Dabei waren es Rammstein selbst, die bei ihrer Zusammenkunft 1994 kräftig im Kollegenkreis abkupferten. Nicht nur bei international agierenden Acts wie Ministry, Laibach oder KMFDM, sondern allen voran bei drei jungen Herren aus Niedersachsen. Oomph! starteten Anfang der 90er in der alternativen Szene richtig durch. Zunächst mit einem fast vollelektronischen, titellosen Debütalbum, dann folgte 1994 das Album „Sperm“, das eine neue Musikrichtung begründete: Neue Deutsche Härte. Songs wie „Feiert das Kreuz“ und „Sex“ wurden mit ihrem innovativen, so harten wie tanzbaren Sounds zum Kult – und machten Rammstein zu Fans. „Die waren bei uns auf den Konzerten und haben ihre ersten Demos bei uns abgeliefert“, erinnert sich Gitarrist Rene „Flux“ Bachmann.

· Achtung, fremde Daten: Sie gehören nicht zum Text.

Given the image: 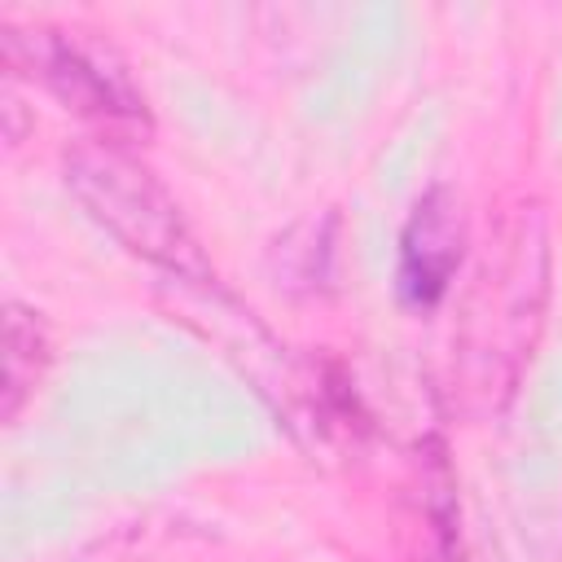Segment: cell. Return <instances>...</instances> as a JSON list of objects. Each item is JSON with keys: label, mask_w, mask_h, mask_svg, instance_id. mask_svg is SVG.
<instances>
[{"label": "cell", "mask_w": 562, "mask_h": 562, "mask_svg": "<svg viewBox=\"0 0 562 562\" xmlns=\"http://www.w3.org/2000/svg\"><path fill=\"white\" fill-rule=\"evenodd\" d=\"M66 184L88 206L97 224H105L127 250L171 268V272H206V259L176 206V198L154 180L149 167L119 149H79L66 158Z\"/></svg>", "instance_id": "obj_1"}, {"label": "cell", "mask_w": 562, "mask_h": 562, "mask_svg": "<svg viewBox=\"0 0 562 562\" xmlns=\"http://www.w3.org/2000/svg\"><path fill=\"white\" fill-rule=\"evenodd\" d=\"M465 250V220L448 189H430L400 237V290L408 303H439Z\"/></svg>", "instance_id": "obj_2"}, {"label": "cell", "mask_w": 562, "mask_h": 562, "mask_svg": "<svg viewBox=\"0 0 562 562\" xmlns=\"http://www.w3.org/2000/svg\"><path fill=\"white\" fill-rule=\"evenodd\" d=\"M35 66H40L44 83L75 110L105 114V119H140L145 114L140 97L127 88V79L119 70L101 66V57H92L88 48L61 40V35L35 40Z\"/></svg>", "instance_id": "obj_3"}, {"label": "cell", "mask_w": 562, "mask_h": 562, "mask_svg": "<svg viewBox=\"0 0 562 562\" xmlns=\"http://www.w3.org/2000/svg\"><path fill=\"white\" fill-rule=\"evenodd\" d=\"M44 364V334L31 312L9 303V325H4V417L22 408V395L35 386Z\"/></svg>", "instance_id": "obj_4"}]
</instances>
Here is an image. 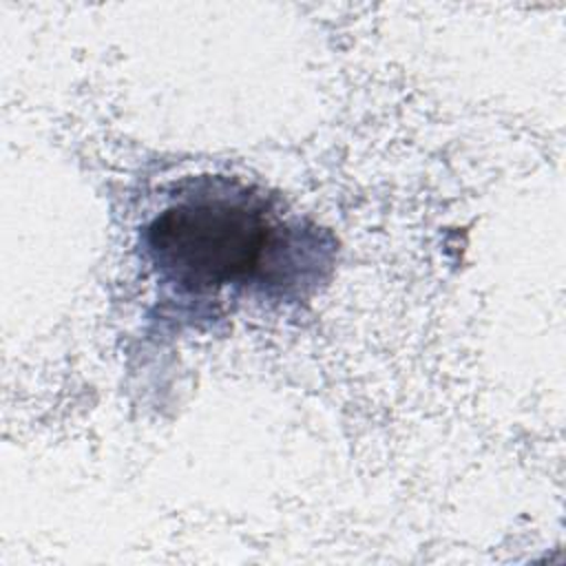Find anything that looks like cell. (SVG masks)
<instances>
[{
  "mask_svg": "<svg viewBox=\"0 0 566 566\" xmlns=\"http://www.w3.org/2000/svg\"><path fill=\"white\" fill-rule=\"evenodd\" d=\"M148 252L159 274L188 294L245 281L274 248L261 197L223 181L179 195L148 226Z\"/></svg>",
  "mask_w": 566,
  "mask_h": 566,
  "instance_id": "cell-1",
  "label": "cell"
}]
</instances>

Ein Jahr später brachten Rammstein ihr Debütalbum „Herzeleid“ auf den Markt – der Rest ist Geschichte. Während Till Lindemann & Co. zu Superstars avancierten, dauerte es bei Oomph! noch ein ganzes Jahrzehnt, bis sich mit den Singles „Augen Auf“ und „Gott ist ein Popstar“ endlich der große kommerzielle Erfolg einstellte.

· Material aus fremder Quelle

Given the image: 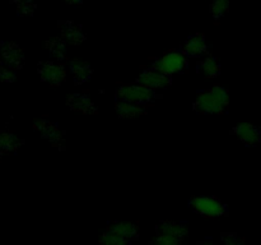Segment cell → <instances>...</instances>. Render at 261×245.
<instances>
[{"mask_svg": "<svg viewBox=\"0 0 261 245\" xmlns=\"http://www.w3.org/2000/svg\"><path fill=\"white\" fill-rule=\"evenodd\" d=\"M228 92L224 87L214 86L201 92L193 104L194 111L198 114H223L228 107Z\"/></svg>", "mask_w": 261, "mask_h": 245, "instance_id": "6da1fadb", "label": "cell"}, {"mask_svg": "<svg viewBox=\"0 0 261 245\" xmlns=\"http://www.w3.org/2000/svg\"><path fill=\"white\" fill-rule=\"evenodd\" d=\"M160 97L155 89L148 88L142 84H120L115 92L116 101L130 102L139 106L154 104L155 100Z\"/></svg>", "mask_w": 261, "mask_h": 245, "instance_id": "7a4b0ae2", "label": "cell"}, {"mask_svg": "<svg viewBox=\"0 0 261 245\" xmlns=\"http://www.w3.org/2000/svg\"><path fill=\"white\" fill-rule=\"evenodd\" d=\"M152 68L161 71V73L167 74V76L175 73H184L189 68V59L182 51L172 50L165 54L162 58L153 60Z\"/></svg>", "mask_w": 261, "mask_h": 245, "instance_id": "3957f363", "label": "cell"}, {"mask_svg": "<svg viewBox=\"0 0 261 245\" xmlns=\"http://www.w3.org/2000/svg\"><path fill=\"white\" fill-rule=\"evenodd\" d=\"M190 207L205 218L226 216L227 207L216 197H194L190 199Z\"/></svg>", "mask_w": 261, "mask_h": 245, "instance_id": "277c9868", "label": "cell"}, {"mask_svg": "<svg viewBox=\"0 0 261 245\" xmlns=\"http://www.w3.org/2000/svg\"><path fill=\"white\" fill-rule=\"evenodd\" d=\"M33 127H35L36 130H38V133H40L43 139H47L51 144L58 147L59 150L65 148V134H64L63 130L59 129L50 120L46 119V117L36 119L33 121Z\"/></svg>", "mask_w": 261, "mask_h": 245, "instance_id": "5b68a950", "label": "cell"}, {"mask_svg": "<svg viewBox=\"0 0 261 245\" xmlns=\"http://www.w3.org/2000/svg\"><path fill=\"white\" fill-rule=\"evenodd\" d=\"M137 83L152 89L167 88L172 84V77L161 73L149 66V68H142V71L137 77Z\"/></svg>", "mask_w": 261, "mask_h": 245, "instance_id": "8992f818", "label": "cell"}, {"mask_svg": "<svg viewBox=\"0 0 261 245\" xmlns=\"http://www.w3.org/2000/svg\"><path fill=\"white\" fill-rule=\"evenodd\" d=\"M38 74L43 82H48L53 86H60L65 81V66L63 64L54 63V61H45L41 63L37 68Z\"/></svg>", "mask_w": 261, "mask_h": 245, "instance_id": "52a82bcc", "label": "cell"}, {"mask_svg": "<svg viewBox=\"0 0 261 245\" xmlns=\"http://www.w3.org/2000/svg\"><path fill=\"white\" fill-rule=\"evenodd\" d=\"M66 105L71 111L81 112L83 115H96L97 106L92 101L88 93H73L66 99Z\"/></svg>", "mask_w": 261, "mask_h": 245, "instance_id": "ba28073f", "label": "cell"}, {"mask_svg": "<svg viewBox=\"0 0 261 245\" xmlns=\"http://www.w3.org/2000/svg\"><path fill=\"white\" fill-rule=\"evenodd\" d=\"M2 56L12 69H20L24 65V51L12 42L2 43Z\"/></svg>", "mask_w": 261, "mask_h": 245, "instance_id": "9c48e42d", "label": "cell"}, {"mask_svg": "<svg viewBox=\"0 0 261 245\" xmlns=\"http://www.w3.org/2000/svg\"><path fill=\"white\" fill-rule=\"evenodd\" d=\"M208 50L209 46L206 43L205 36L203 33H195V35L188 37L185 45H184L182 53L189 58H200V56L205 55Z\"/></svg>", "mask_w": 261, "mask_h": 245, "instance_id": "30bf717a", "label": "cell"}, {"mask_svg": "<svg viewBox=\"0 0 261 245\" xmlns=\"http://www.w3.org/2000/svg\"><path fill=\"white\" fill-rule=\"evenodd\" d=\"M232 134L236 135L241 142L247 145H255L261 140V132L255 125L249 124V122H242L236 128H233Z\"/></svg>", "mask_w": 261, "mask_h": 245, "instance_id": "8fae6325", "label": "cell"}, {"mask_svg": "<svg viewBox=\"0 0 261 245\" xmlns=\"http://www.w3.org/2000/svg\"><path fill=\"white\" fill-rule=\"evenodd\" d=\"M59 28L61 30V35H63L64 40L69 43V45L78 46L86 41V36L82 32L81 26L75 24L69 20H64V22H59Z\"/></svg>", "mask_w": 261, "mask_h": 245, "instance_id": "7c38bea8", "label": "cell"}, {"mask_svg": "<svg viewBox=\"0 0 261 245\" xmlns=\"http://www.w3.org/2000/svg\"><path fill=\"white\" fill-rule=\"evenodd\" d=\"M70 70L71 74H73L74 83L76 86L88 82L92 78V76H93V68L88 63L81 60V59H74V60H71Z\"/></svg>", "mask_w": 261, "mask_h": 245, "instance_id": "4fadbf2b", "label": "cell"}, {"mask_svg": "<svg viewBox=\"0 0 261 245\" xmlns=\"http://www.w3.org/2000/svg\"><path fill=\"white\" fill-rule=\"evenodd\" d=\"M107 231L115 232L117 235H121L125 239L130 240H137L139 237V231H138V226L133 222H124V221H116L111 222L107 226Z\"/></svg>", "mask_w": 261, "mask_h": 245, "instance_id": "5bb4252c", "label": "cell"}, {"mask_svg": "<svg viewBox=\"0 0 261 245\" xmlns=\"http://www.w3.org/2000/svg\"><path fill=\"white\" fill-rule=\"evenodd\" d=\"M23 144H24V140L20 139L13 132H9V130H3V132H0V152L14 153Z\"/></svg>", "mask_w": 261, "mask_h": 245, "instance_id": "9a60e30c", "label": "cell"}, {"mask_svg": "<svg viewBox=\"0 0 261 245\" xmlns=\"http://www.w3.org/2000/svg\"><path fill=\"white\" fill-rule=\"evenodd\" d=\"M196 70L205 78H216L221 74V64L217 58L208 56L203 61H199L196 65Z\"/></svg>", "mask_w": 261, "mask_h": 245, "instance_id": "2e32d148", "label": "cell"}, {"mask_svg": "<svg viewBox=\"0 0 261 245\" xmlns=\"http://www.w3.org/2000/svg\"><path fill=\"white\" fill-rule=\"evenodd\" d=\"M157 232L158 234L163 235H170V236L178 237V239L184 240V237L188 236L189 231L184 225L177 224V222L173 221H162L157 226Z\"/></svg>", "mask_w": 261, "mask_h": 245, "instance_id": "e0dca14e", "label": "cell"}, {"mask_svg": "<svg viewBox=\"0 0 261 245\" xmlns=\"http://www.w3.org/2000/svg\"><path fill=\"white\" fill-rule=\"evenodd\" d=\"M115 109H116L117 115H119L120 117H124V119H133V117L147 114V110L143 109L139 105L130 104V102L125 101H116Z\"/></svg>", "mask_w": 261, "mask_h": 245, "instance_id": "ac0fdd59", "label": "cell"}, {"mask_svg": "<svg viewBox=\"0 0 261 245\" xmlns=\"http://www.w3.org/2000/svg\"><path fill=\"white\" fill-rule=\"evenodd\" d=\"M46 48L48 50L50 55L53 58L58 59L59 61H63L66 59V42L63 38L59 37H51L50 40L46 42Z\"/></svg>", "mask_w": 261, "mask_h": 245, "instance_id": "d6986e66", "label": "cell"}, {"mask_svg": "<svg viewBox=\"0 0 261 245\" xmlns=\"http://www.w3.org/2000/svg\"><path fill=\"white\" fill-rule=\"evenodd\" d=\"M130 240L125 239L121 235H117L111 231H105L99 237V244L101 245H130Z\"/></svg>", "mask_w": 261, "mask_h": 245, "instance_id": "ffe728a7", "label": "cell"}, {"mask_svg": "<svg viewBox=\"0 0 261 245\" xmlns=\"http://www.w3.org/2000/svg\"><path fill=\"white\" fill-rule=\"evenodd\" d=\"M15 9L19 15H33L36 10V4L33 0H12Z\"/></svg>", "mask_w": 261, "mask_h": 245, "instance_id": "44dd1931", "label": "cell"}, {"mask_svg": "<svg viewBox=\"0 0 261 245\" xmlns=\"http://www.w3.org/2000/svg\"><path fill=\"white\" fill-rule=\"evenodd\" d=\"M229 8V0H213L211 4V13L216 19L223 17Z\"/></svg>", "mask_w": 261, "mask_h": 245, "instance_id": "7402d4cb", "label": "cell"}, {"mask_svg": "<svg viewBox=\"0 0 261 245\" xmlns=\"http://www.w3.org/2000/svg\"><path fill=\"white\" fill-rule=\"evenodd\" d=\"M182 242V240L178 239V237L170 236V235H163L158 234V236H155L153 239V241L150 242V245H178Z\"/></svg>", "mask_w": 261, "mask_h": 245, "instance_id": "603a6c76", "label": "cell"}, {"mask_svg": "<svg viewBox=\"0 0 261 245\" xmlns=\"http://www.w3.org/2000/svg\"><path fill=\"white\" fill-rule=\"evenodd\" d=\"M17 78L14 69L7 68V66L0 65V82H7V83H12Z\"/></svg>", "mask_w": 261, "mask_h": 245, "instance_id": "cb8c5ba5", "label": "cell"}, {"mask_svg": "<svg viewBox=\"0 0 261 245\" xmlns=\"http://www.w3.org/2000/svg\"><path fill=\"white\" fill-rule=\"evenodd\" d=\"M224 245H245L244 240L237 237L234 234H223L222 236Z\"/></svg>", "mask_w": 261, "mask_h": 245, "instance_id": "d4e9b609", "label": "cell"}, {"mask_svg": "<svg viewBox=\"0 0 261 245\" xmlns=\"http://www.w3.org/2000/svg\"><path fill=\"white\" fill-rule=\"evenodd\" d=\"M63 2L69 3V4H71V5H79L83 3V0H63Z\"/></svg>", "mask_w": 261, "mask_h": 245, "instance_id": "484cf974", "label": "cell"}, {"mask_svg": "<svg viewBox=\"0 0 261 245\" xmlns=\"http://www.w3.org/2000/svg\"><path fill=\"white\" fill-rule=\"evenodd\" d=\"M196 245H214L213 242H209V241H201V242H198Z\"/></svg>", "mask_w": 261, "mask_h": 245, "instance_id": "4316f807", "label": "cell"}, {"mask_svg": "<svg viewBox=\"0 0 261 245\" xmlns=\"http://www.w3.org/2000/svg\"><path fill=\"white\" fill-rule=\"evenodd\" d=\"M178 245H184V244H182V242H181V244H178Z\"/></svg>", "mask_w": 261, "mask_h": 245, "instance_id": "83f0119b", "label": "cell"}]
</instances>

Oomph!: Mit Nummer-eins-Album auf Tour

Mittlerweile sind Flux, der zweite Gitarrist Crap und Sänger Dero wieder in kleineren Clubs angekommen. Mit der aktuellen Platte „Ritual“, die es in den Charts sogar auf die Spitzenposition schaffte, gehen Oomph! im Februar auf Tournee. Zwei Termine in der Region stehen an, neben der Olper Stadthalle dürfte auch die Krefelder Kulturfabrik voll werden.

Letztere bleibt für eine andere Electro-Metal-Kultband auf immer untrennbar mit der eigenen Geschichte verbunden. So spielten Die Krupps 1981 eines ihrer ersten Konzerte an Ort und Stelle. Nach einigen Experimenten mit lärmigem Industrial, Minimal-Electro und Neuer Deutscher Welle fanden die Düsseldorfer um Sänger Jürgen Engler (nebenbei als Gitarrist bei den deutschen Punk-Legenden Male tätig) Anfang der 90er-Jahre ebenfalls ihre Freude an der Verschmelzung von Synthies mit tiefgestimmten Riffs.

Neue Krupps-LP ab 15. November

Ganz nach Lust und Laune mal elektronischer, mal metallischer geprägt, sind die Alben, die Die Krupps seit jeher immer wieder veröffentlichen. Und Nummer zehn steht in den Startlöchern: Für „Vision 2020 Vision“, das ab dem 15. November in den Läden steht, haben „wir uns bei allem bedient, was wir schon mal gemacht haben, alle Ingredienzen aus der Bandhistorie verwertet. Es gibt auf jeden Fall auf die Fresse“, kündigte Jürgen Engler gegenüber dem Magazin „Sonic Seducer“ an.

Nur wenige Tage später startet die dazugehörige Deutschland-Tournee. Auf ein Heimspiel in der Landeshauptstadt verzichten Die Krupps diesmal, dafür stehen Oberhausen und Siegen auf dem Tourplan. Wie immer dabei: das „Stahlofon“ als Percussion-Instrument, ein riesiges Xylofon mit Stahlrohren. Zumindest das gibt’s bei Rammstein garantiert nicht zu hören ...

>>>INFO: Oomph! und Die Krupps auf Tour

Oomph! auf „Ritual“-Tour: 28.2. Olpe (Stadthalle), 29.2. Krefeld (Kulturfabrik). Karten ab ca. 36 €.

Die Krupps auf „Vision 2020 Vision“-Tour: 21.11. Oberhausen (Kulttempel, ca. 36 €), 29.11. Siegen (Vortex, ca. 30€).